Rhodes is an anomaly in the classical music world. He didn’t take up the piano seriously until the age of 28, and he is now recording standard piano repertoire on a pop label, Warner Music. He is their first and only core classical artist. For them he has just released what that industry might call a “concept album”, Bullets and Lullabies, his third studio recording. But before we even touch upon the album, our conversation is whizzing from one great pianist to another, as I try to chart Rhodes’s musical taste. It’s like two dogs sniffing each other’s tails. He doesn’t seem like a classical musician – how can I be sure he is legit?
Me: “So who are you into?”
Rhodes: “Well, Gould first of all. I had a poster of him on my wall all through high school. You can tell I was bullied, can’t you?”
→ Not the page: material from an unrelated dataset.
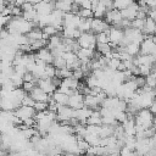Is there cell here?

Me: “Have you heard Gould’s Chopin?”
Rhodes: “What, the Third Sonata?”
Me: “Yeah, it’s wacky, but it has something. What about his Brahms?”
Rhodes: “Yeah, weird, not up to much. Who’s your go-to guy for the Opus 10 Ballades?”
Me: “Gilels all the way.”
Rhodes: “So Richter’s never really grabbed you? Yeah! Me neither!”
The eyes of the publicist at the table begin to glaze over. OK, Rhodes really does know his piano music. He’s already done several media spots that day, so his interview spiel is polished to high-grade lexical smoothness. But ask him to choose his favourite pianists and his eyes light up like those of a kid who’s been asked what Transformer he wants for Christmas. Rhodes speech suddenly shifts from andante to presto and you glimpse the manic enthusiasm that has propelled his unlikely career this far. The guy is completely besotted with piano music.
And he has a knack for making his musical heroes sound like superstars. Take Bach, for instance. “In the few portraits of Bach that exist he looks like this very dour, stuck-up, unemotional, cold Lutheran, incapable of romance,” Rhodes pauses to drag on a cigarette. “But then you dig a bit deeper and you see that by the age of four his closest siblings had died. At nine his mum dies. At ten his father dies. He falls in love with this incredible woman. She dies. Eleven of his 20 children die in infancy or childbirth. This guy was just soaked through with grief. And at the same time, he was a massive drinker, was having sex non-stop and getting arrested for duelling. He’s kind of like a Baroque Keith Richards.”
Coming from Rhodes, The Lives of the Great Composers sounds like the unofficial biography of a hard-partying rock band; and classical music is their drug of choice (in our conversation he calls Ravel “a substitute for crack”). It’s refreshingly unacademic, to say the least. But it makes sense: Rhodes has never studied at a conservatorium; he was a fanboy long before he had any aspirations to be a concert pianist. Aged seven, he purloined a copy of Beethoven’s Emperor Concerto from his father’s CD collection. “I’ll always remember how much it blew me away. It’s like the first time you have sex. But this insane enthusiasm for classical music turned out to be not such a good thing. I wanted to run and sprint before I could crawl. So I taught myself and it was only at 14 that I got a teacher, and then at 18 I stopped for ten years and didn’t play a note.”
Not surprisingly, Rhodes has invited comparison with the other streetwise, troubled classical soloist and been called “the Nigel Kennedy of piano”. The analogy captures Rhodes’s lack of reverence for the subject, but not the depth of his commitment to it. And with Kennedy, doesn’t it always seems like he is the superstar? Rhodes is simply desperate for people to connect with the artform. “What breaks my heart is that in the UK there must be 50 million people who have never heard a Beethoven sonata. And there’s something very, very wrong about that. It’s something that I think we should feel kind of ashamed of.” He’s preaching piano at full ball now – and I’m a believer. But although Rhodes is a fiery-tongued prophet for classical music, there’s nothing to suggest he wants to be its messiah.